I’m sure it’s perfectly safe. My wife does it. I know lots of other people do it. But for some reason, I feel like I’m putting my money into a black hole of invisibility. It feels like I’m depositing my check into a shredder.
I’m much more comfortable with the drive-through at the bank. For one thing, you don’t have to get out of your car; for another, you get to use that Jetsons magic tube that sucks your money from your car to the teller. That thing is awesome. Sometimes I think about seeing how many rolls of quarters it would take to weigh the container down so heavy it couldn’t travel up the tube. Do they have nitrous they would use to boost it? Is there a turbo button? Would the bank be mad if I caught their pneumatic tube on fire because I put 37 pounds of coins in it?
Probably, but I’m still staying away from ATM machines. Especially since I read a newspaper article about a woman who had defrauded people using one.
Unbeknownst to me, common folk can own and run ATMs. I always thought there was a guild or at least a legion of some sort running the ATMs around the world. But there’s not, so this woman put one near a popular beach location.
The ATM was dispensing the right amount of money people asked for. There wasn’t a problem with the receipts spitting out or any other malfunction. The issue was that every time someone took out money, the ATM charged them something like $9.

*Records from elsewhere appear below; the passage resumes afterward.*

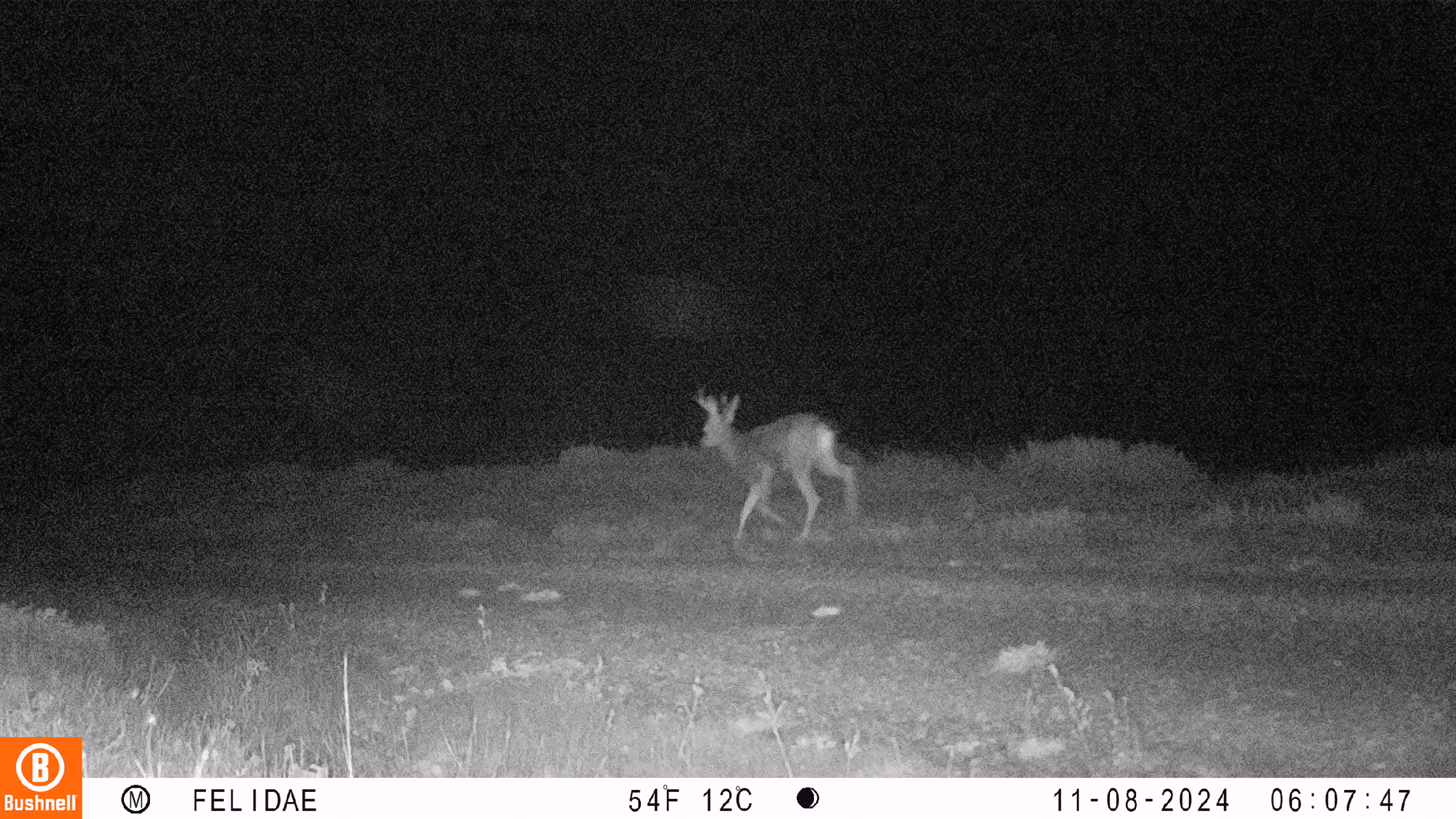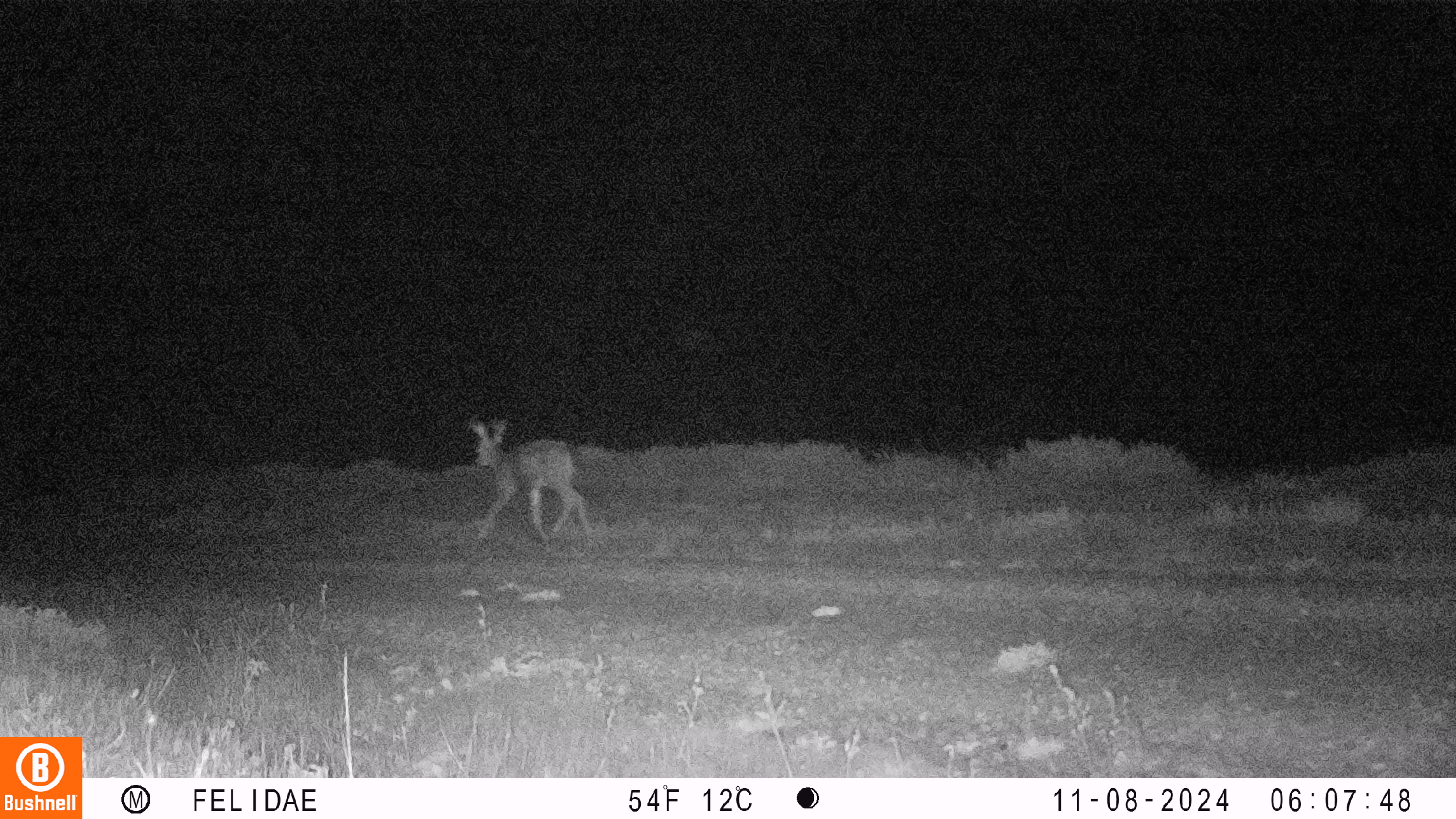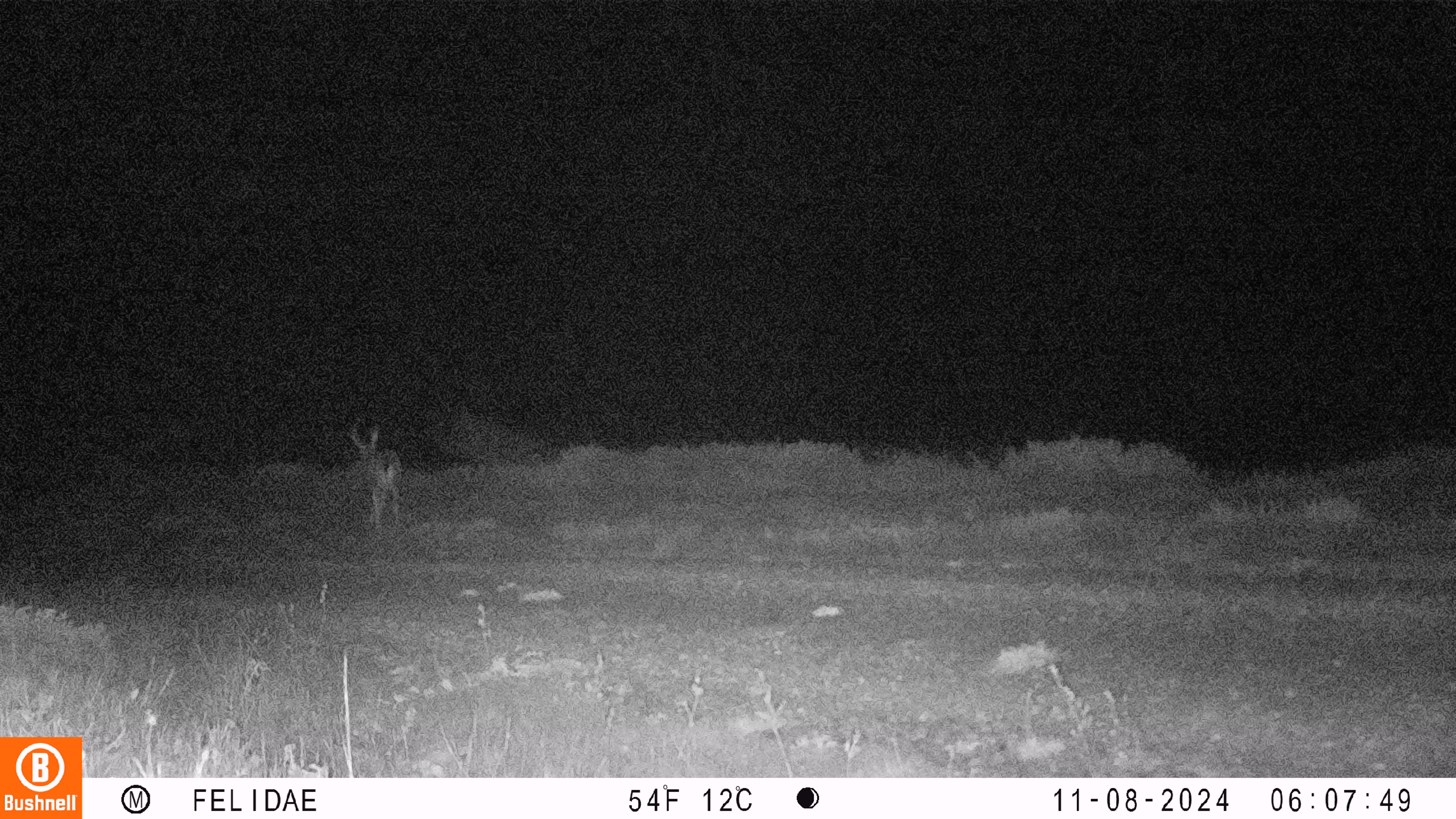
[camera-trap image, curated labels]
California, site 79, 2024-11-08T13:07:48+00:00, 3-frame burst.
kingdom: Animalia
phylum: Chordata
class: Mammalia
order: Artiodactyla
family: Cervidae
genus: Odocoileus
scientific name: Odocoileus hemionus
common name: mule deer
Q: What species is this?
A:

Most ATMs that are not part of your banking network charge $1 or $2. That’s not a fun fee to pay, but it’s certainly a lot less than $9. But that was what this woman was doing. And she was cleaning up. No matter how much cash you took out, you got slapped with that same fee.
Need a quick $200 for that must-have, family-bonding parasailing experience? No problem. But it’ll cost you nine bucks extra. People were enraged, and they should have been. That’s outrageous. That’s unbelievable! That’s…
66% less than the average credit card charges us.
When you pay $9 on a $200 withdrawal, you’re paying about 4% in fees. When you pay on a credit card, you pay around 12% in fees. If an ATM acted like a credit card, you’d pay $27 every time you took out $200. If an ATM did that, you’d hate ATMs. You’d write politicians and protest with signs that said, “A.T.M.? More like R.O.B.”
So why don’t we get upset in the same way about credit card charges? Well, it’s different in some ways because it’s their money—at first. The moment we charge something though, it becomes our debt and our responsibility to pay back. And it’s also fictional. We don’t feel and touch and hold credit card charges the same way we do cash. If you used a credit card at a store to buy a $1,000 television and the cashier said, “Can you please give me $27, in cash, in addition to the price of this item?” you’d be frustrated.
And you should be. The next time you get a credit card bill, you should be mad at it. You should be insulted in the same way you would be at an ATM that charged $9 in fees. You should push and fight with all your might to not let credit card companies take your money.
Because if an ATM did, you’d hate ATMs.